- Cuplikan Teks -
=-=-=
Dalam pemberitaan media BP tanggal 9 Desember 2022 tersebut, disebutkan profil oknum LSM yang melakukan gugatan di PTUN Jakarta terhadap Ombudsman RI, terkait dengan hasil akhir pemeriksaan atas aduan Koalisi Masyarakat Sipil atas Pengangkatan Pj. Kepala Daerah. LSM ini juga yang melakukan gugatan terhadap Ombudsman RI Perwakilan Provinsi Banten, di PTUN Serang, dan di PTUN Jakarta maupun di PTUN Serang. Oknum LSM yang melakukan gugatan baik terhadap Ombudsman RI maupun Ombudsman RI Perwakilan Provinsi Banten adalah Perkumpulan Maha Bidik Indonesia (yang = ketuanya adalah Pemohon). Berdasarkan hasil penelusuran yang Pemohon lakukan, didapatkan fakta bahwa sering terjadi perselisihan pemberitaan pers dengan masyarakat, dalam hal pribadi maupun badan/lembaga. Permasalahan pokoknya bukan ketidaktahuan para Pelapor tentang prosedur terhadap permasalahan pemberitaan pers ke Dewan Pers akan tetapi para Pelapor diduga ingin menggunakan hak-nya untuk melaporkan agar ada efek jera dan jangan ada “keistimewaan” di hadapan hukum terhadap oknum wartawan dan/atau pimpinan media;
Dengan demikian bukan hanya Pemohon yang dirugikan hak konstitusionalnya atas berlakunya pasal tersebut tetapi juga pihak-pihak lain sesama warga negara Indonesia dan badan publik yang merasa telah dirugikan karena tercemar nama baiknya dan tidak dapat menuntut secara pidana, dan hal ini akan terus terjadi di masa yang akan datang dengan masih berlakunya ketentuan pasal tersebut.
Pemohon meyakini bahwa Pasal a quo sepanjang frasa “kasus-kasus yang berhubungan dengan pemberitaan pers” adalah bertentangan dengan UUD 1945, dan oleh karena itu harus dianggap tidak memiliki kekuatan hukum yang mengikat.
=-=-=
- Catatan penalaran berbasis adegan -
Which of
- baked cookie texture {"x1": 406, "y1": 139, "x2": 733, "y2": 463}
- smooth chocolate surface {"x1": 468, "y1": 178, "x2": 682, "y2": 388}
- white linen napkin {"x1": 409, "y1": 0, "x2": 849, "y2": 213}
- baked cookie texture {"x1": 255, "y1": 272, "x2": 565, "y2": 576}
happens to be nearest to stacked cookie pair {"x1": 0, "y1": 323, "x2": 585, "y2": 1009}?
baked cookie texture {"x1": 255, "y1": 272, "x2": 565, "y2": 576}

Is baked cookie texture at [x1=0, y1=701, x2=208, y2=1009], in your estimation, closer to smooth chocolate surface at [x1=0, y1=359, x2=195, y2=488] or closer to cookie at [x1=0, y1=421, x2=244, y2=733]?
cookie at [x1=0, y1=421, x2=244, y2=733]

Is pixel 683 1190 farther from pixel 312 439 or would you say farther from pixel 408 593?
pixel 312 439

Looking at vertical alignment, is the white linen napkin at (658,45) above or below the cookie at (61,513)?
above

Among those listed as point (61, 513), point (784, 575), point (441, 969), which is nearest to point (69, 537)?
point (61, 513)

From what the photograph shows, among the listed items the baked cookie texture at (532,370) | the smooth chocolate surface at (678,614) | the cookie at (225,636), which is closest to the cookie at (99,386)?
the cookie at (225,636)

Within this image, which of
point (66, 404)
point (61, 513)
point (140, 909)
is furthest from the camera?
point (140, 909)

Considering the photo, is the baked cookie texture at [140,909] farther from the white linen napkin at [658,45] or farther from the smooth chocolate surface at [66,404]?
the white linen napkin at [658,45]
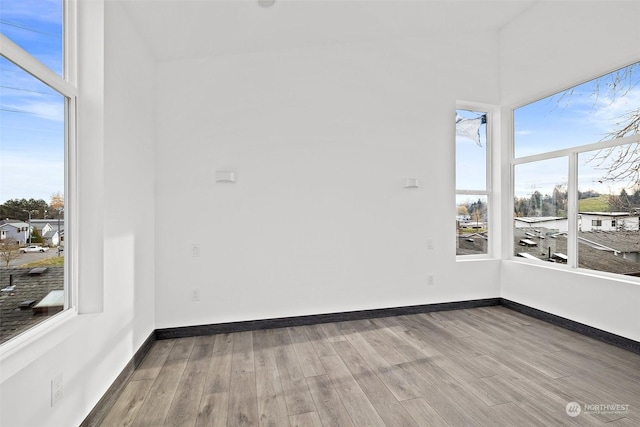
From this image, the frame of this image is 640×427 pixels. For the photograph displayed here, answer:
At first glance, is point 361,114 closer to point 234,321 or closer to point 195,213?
point 195,213

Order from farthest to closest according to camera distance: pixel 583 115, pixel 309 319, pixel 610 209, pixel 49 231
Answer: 1. pixel 309 319
2. pixel 583 115
3. pixel 610 209
4. pixel 49 231

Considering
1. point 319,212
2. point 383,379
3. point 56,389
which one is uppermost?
point 319,212

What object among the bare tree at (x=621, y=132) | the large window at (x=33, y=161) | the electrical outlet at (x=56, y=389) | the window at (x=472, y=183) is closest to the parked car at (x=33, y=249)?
the large window at (x=33, y=161)

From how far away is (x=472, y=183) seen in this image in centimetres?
→ 429

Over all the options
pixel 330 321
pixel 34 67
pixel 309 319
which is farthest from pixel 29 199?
pixel 330 321

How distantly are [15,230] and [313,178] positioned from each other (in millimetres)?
2477

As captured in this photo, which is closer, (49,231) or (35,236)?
(35,236)

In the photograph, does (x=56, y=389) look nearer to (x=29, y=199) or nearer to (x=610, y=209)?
(x=29, y=199)

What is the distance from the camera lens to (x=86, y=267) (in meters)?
2.01

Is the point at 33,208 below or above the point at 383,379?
above

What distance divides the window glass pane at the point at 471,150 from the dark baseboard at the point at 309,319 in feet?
4.84

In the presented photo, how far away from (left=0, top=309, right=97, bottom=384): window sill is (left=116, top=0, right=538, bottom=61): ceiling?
6.95 feet

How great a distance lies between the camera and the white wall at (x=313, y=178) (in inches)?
128

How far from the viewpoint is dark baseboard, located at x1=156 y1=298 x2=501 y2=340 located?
3238 mm
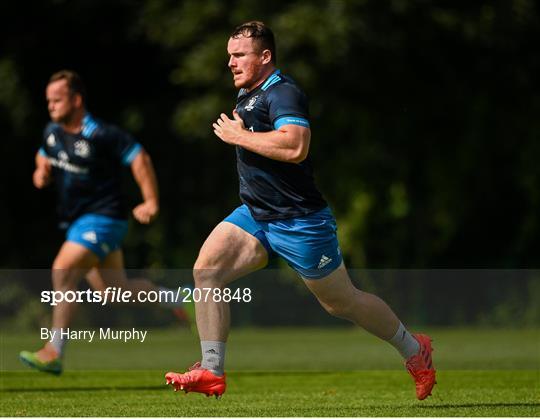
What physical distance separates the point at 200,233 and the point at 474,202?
4.94 meters

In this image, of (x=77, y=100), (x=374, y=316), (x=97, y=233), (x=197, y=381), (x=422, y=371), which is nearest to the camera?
(x=197, y=381)

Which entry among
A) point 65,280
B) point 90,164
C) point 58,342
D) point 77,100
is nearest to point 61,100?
point 77,100

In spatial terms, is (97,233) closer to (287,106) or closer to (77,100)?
(77,100)

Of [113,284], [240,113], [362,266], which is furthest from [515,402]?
[362,266]

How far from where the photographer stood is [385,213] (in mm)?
24781

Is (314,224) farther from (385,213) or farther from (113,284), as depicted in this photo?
(385,213)

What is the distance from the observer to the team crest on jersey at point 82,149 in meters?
11.5

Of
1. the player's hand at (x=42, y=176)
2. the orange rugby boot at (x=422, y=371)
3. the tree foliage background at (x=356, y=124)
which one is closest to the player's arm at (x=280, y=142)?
the orange rugby boot at (x=422, y=371)

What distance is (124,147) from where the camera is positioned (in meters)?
11.5

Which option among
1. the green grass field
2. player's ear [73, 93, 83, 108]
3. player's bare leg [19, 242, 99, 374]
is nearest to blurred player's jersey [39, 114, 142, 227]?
player's ear [73, 93, 83, 108]

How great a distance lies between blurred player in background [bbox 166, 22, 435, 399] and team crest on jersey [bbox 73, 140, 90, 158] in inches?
139

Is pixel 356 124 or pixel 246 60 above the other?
pixel 246 60

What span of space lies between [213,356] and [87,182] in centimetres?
408

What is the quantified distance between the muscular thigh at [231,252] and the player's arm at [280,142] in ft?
2.04
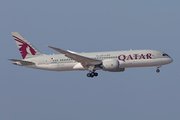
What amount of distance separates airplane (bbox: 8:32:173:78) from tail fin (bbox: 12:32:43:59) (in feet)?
1.37

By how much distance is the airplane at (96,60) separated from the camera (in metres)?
55.7

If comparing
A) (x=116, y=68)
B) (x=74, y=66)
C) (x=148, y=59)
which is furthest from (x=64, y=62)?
(x=148, y=59)

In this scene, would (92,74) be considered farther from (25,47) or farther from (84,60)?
(25,47)

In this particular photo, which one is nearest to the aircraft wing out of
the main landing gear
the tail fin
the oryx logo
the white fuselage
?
the white fuselage

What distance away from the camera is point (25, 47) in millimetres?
62281

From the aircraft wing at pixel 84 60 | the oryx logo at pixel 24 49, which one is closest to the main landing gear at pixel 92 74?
the aircraft wing at pixel 84 60

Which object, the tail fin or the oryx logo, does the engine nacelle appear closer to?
the tail fin

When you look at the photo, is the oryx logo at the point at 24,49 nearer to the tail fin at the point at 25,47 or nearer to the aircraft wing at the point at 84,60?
the tail fin at the point at 25,47

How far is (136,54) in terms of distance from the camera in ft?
185

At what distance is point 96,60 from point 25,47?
49.2ft

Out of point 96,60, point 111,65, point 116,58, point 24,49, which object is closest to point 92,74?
point 96,60

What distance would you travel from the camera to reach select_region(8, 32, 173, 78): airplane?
55.7 meters

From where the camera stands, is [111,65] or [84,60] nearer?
[111,65]

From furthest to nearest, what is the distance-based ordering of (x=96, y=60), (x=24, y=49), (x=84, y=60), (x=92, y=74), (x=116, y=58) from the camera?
=-=-=
- Ketentuan Tugas -
1) Tentukan apakah pernyataan (a), (b), dan (c) sesuai dengan teks tentang gugatan terhadap Ombudsman RI. Jawab ya atau tidak untuk masing-masing, disertai kutipan kata-kata teks yang menentukannya.
(a) Pemberitaan media BP yang dibahas bertanggal 9 Desember 2022.
(b) Pokok masalahnya adalah ketidaktahuan para Pelapor tentang prosedur ke Dewan Pers.
(c) Pemohon meyakini bahwa frasa yang dipersoalkan bertentangan dengan UUD 1945.
2) Tulis ulang bagian teks tentang gugatan terhadap Ombudsman RI, dimulai dari "Pemohon meyakini bahwa" dan berlanjut hingga "hukum yang mengikat.". Tukarlah "UUD 1945" dengan "Undang-Undang Dasar 1945".
3) Lanjutkan teks tentang gugatan terhadap Ombudsman RI dari bagian terakhirnya.
Butir-butir data tersebut tidak diperlukan.

- Kunci Jawaban -
1)
(a) Ya: "Dalam pemberitaan media BP tanggal 9 Desember 2022"
(b) Tidak: "Permasalahan pokoknya bukan ketidaktahuan para Pelapor tentang prosedur terhadap permasalahan pemberitaan pers ke Dewan Pers"
(c) Ya: "adalah bertentangan dengan UUD 1945"

2)
Pemohon meyakini bahwa Pasal a quo sepanjang frasa “kasus-kasus yang berhubungan dengan pemberitaan pers” adalah bertentangan dengan Undang-Undang Dasar 1945, dan oleh karena itu harus dianggap tidak memiliki kekuatan hukum yang mengikat.

3)
Nasihat Hakim
Menanggapi permohonan pemohon, Hakim Konstitusi Enny Nurbaningsih menyarankan pemohon untuk mempelajari PMK Nomor 2 Tahun 2021. “Tolonglah itu dipelajari PMK 2/2021 secara seksama mengenai identitas pemohon. Identitas pemohon ini tidak usah memasukkan NIK cukup dibuat berdasarkan Pasal 10 PMK 2 Tahun 2021. Nama, kewarganegaraan, pekerjaan dan alamat,” kata Enny.
Kemudian Enny juga menasihati agar poin kewenangan MK diruntut lagi menjadi lebih sistematis dengan memasukkan UUD, UU Kekuasaan Kehakiman, UU MK, UU, Peraturan Perundang-undangan dan lainnya.
Sedangkan Hakim Konstitusi Manahan MP Sitompul menyarankan agar norma yang diuji ditempatkan di kedudukan hukum. “Supaya nanti kelihatan kerugian konstitusional yang dirugikan dengan berlakunya norma. Kemudian, kalau kita melihat uraian saudara ini belum dimuat norma asalnya. Norma asal kan di sini ada Dewan Pers melaksanakan fungsi-fungsi sebagai berikut, nah itu harus ada.” kata Manahan.
Penulis: Utami Argawati.
Editor: Nur R.
Humas: Muhammad Halim.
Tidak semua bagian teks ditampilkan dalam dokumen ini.